School presents many adjustment periods like a new teacher, a different class, a new school. At each step of the way there are different rules, expectations, ways of doing things. The greatest adjustments in school come with age, from elementary to middle school, middle school to high school, and high school to college. During these times we reconcile what we expect that next stage to be like with what we actually experience.

Changing jobs or beginning a new job. We are the new one who is out of place and does not yet belong. This change contains new co-workers, a different culture, learning the norms of the workplace, and becoming accustomed to new roles in an establishment.

Moving to a new neighborhood, city, state, or country. Or maybe even changing living arrangements like getting a new roommate or living with a spouse.

An addition or loss of a family member, co-worker, neighbor. How do we go on without someone dear to us? How do we adjust to the changes the new person brings to our established living?

Having three dogs in the house took a slight adjustment for all of us. Porter and Ollie clearly are missing their human family. Charlie is not getting all of the attention from his human parents. And Michelle and I are dealing with an entirely new dynamic. My other posts describe the rocky beginnings, especially during the first night, and of course the rolling in poop incident. But the second night was much better. We decided that Charlie would sleep in his bed like always. Porter and Ollie would kennel up. Porter was fine with this arrangement. Ollie voiced his concern with low growls followed by puffs of air from his nose and mouth. For hours. He sounded like a fire-breathing dragon.

Night three, the arrangements stayed the same and no one voiced dissent. The back yard went from a place of constant fighting for domination to a communal space all dogs happily shared. They settled comfortably in the house, relaxing in their surroundings.
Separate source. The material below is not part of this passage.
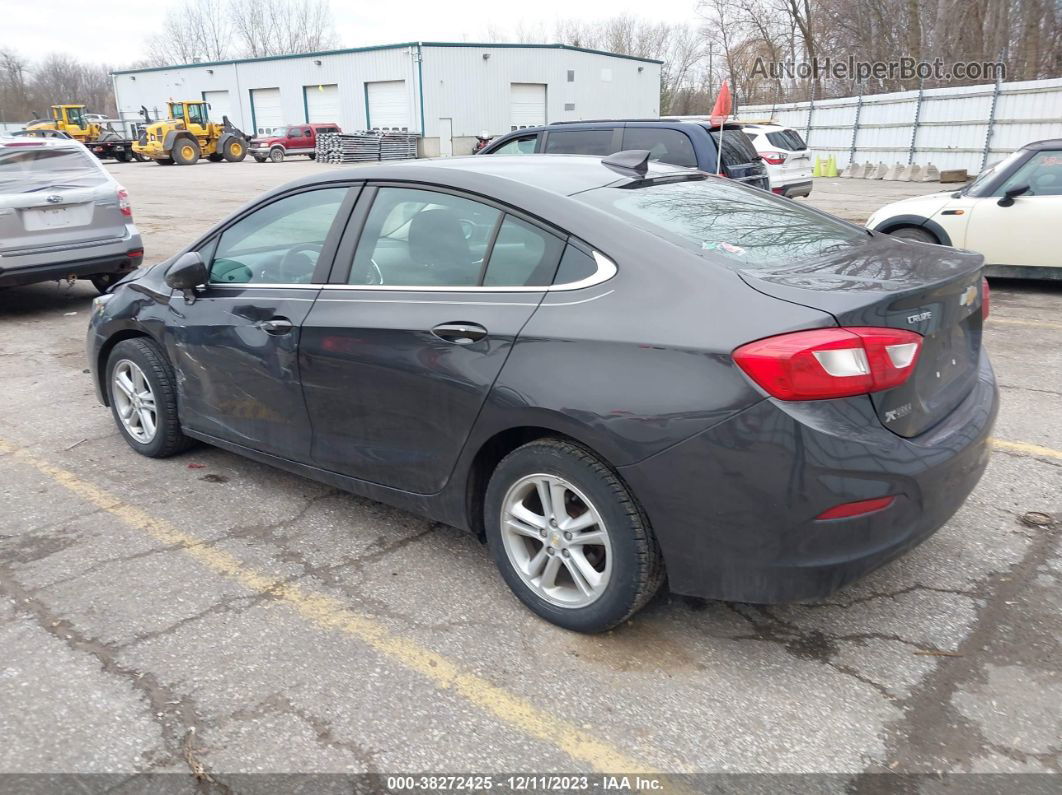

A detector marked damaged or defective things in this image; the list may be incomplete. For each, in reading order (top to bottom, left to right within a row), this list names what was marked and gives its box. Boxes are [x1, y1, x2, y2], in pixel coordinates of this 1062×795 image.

cracked asphalt pavement [0, 159, 1056, 788]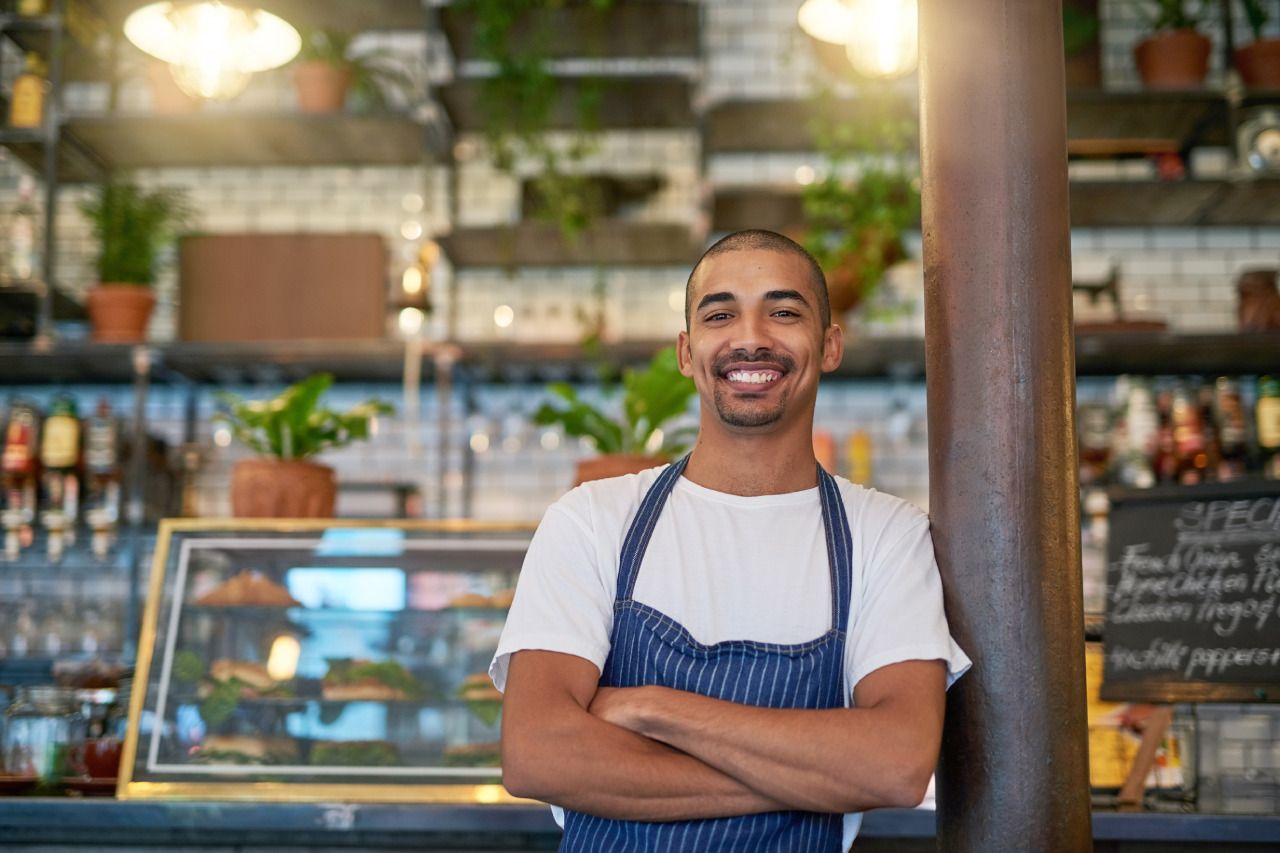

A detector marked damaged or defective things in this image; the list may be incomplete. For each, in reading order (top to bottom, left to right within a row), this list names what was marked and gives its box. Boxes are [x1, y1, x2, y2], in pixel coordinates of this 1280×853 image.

The dogs are now enjoying each others' company as they regularly compete for the prize possession, the toy of the moment. Sometimes that is Ollie holding the rope in his grasp as he gnaws at it, growling at the slightest moment of an approaching Charlie or Porter. Other times it is Charlie and Porter circling for the ball... which now has a nice little hole chewed out of it.

Life is like a body of water. The ebbs and flows of the waves can be predictable or uncertain. They can be destructive. Or they can be calm and peaceful.

Or life can be like 3 dogs in 1 castle. The relationships and temperaments must be negotiated. They can be tense and trying. Or they can be unexpectedly content and perfect.

What have been the best and worst adjustment periods of your life? Which of those moments are worth sharing?

1 comment:

  1. I think my biggest adjustments were when I moved to DC and then when I moved back. So many people asked me how it was when my husband (the author) and I moved in together and when we got married, but I think that was one of the easiest adjustments to make! Maybe we're just lucky.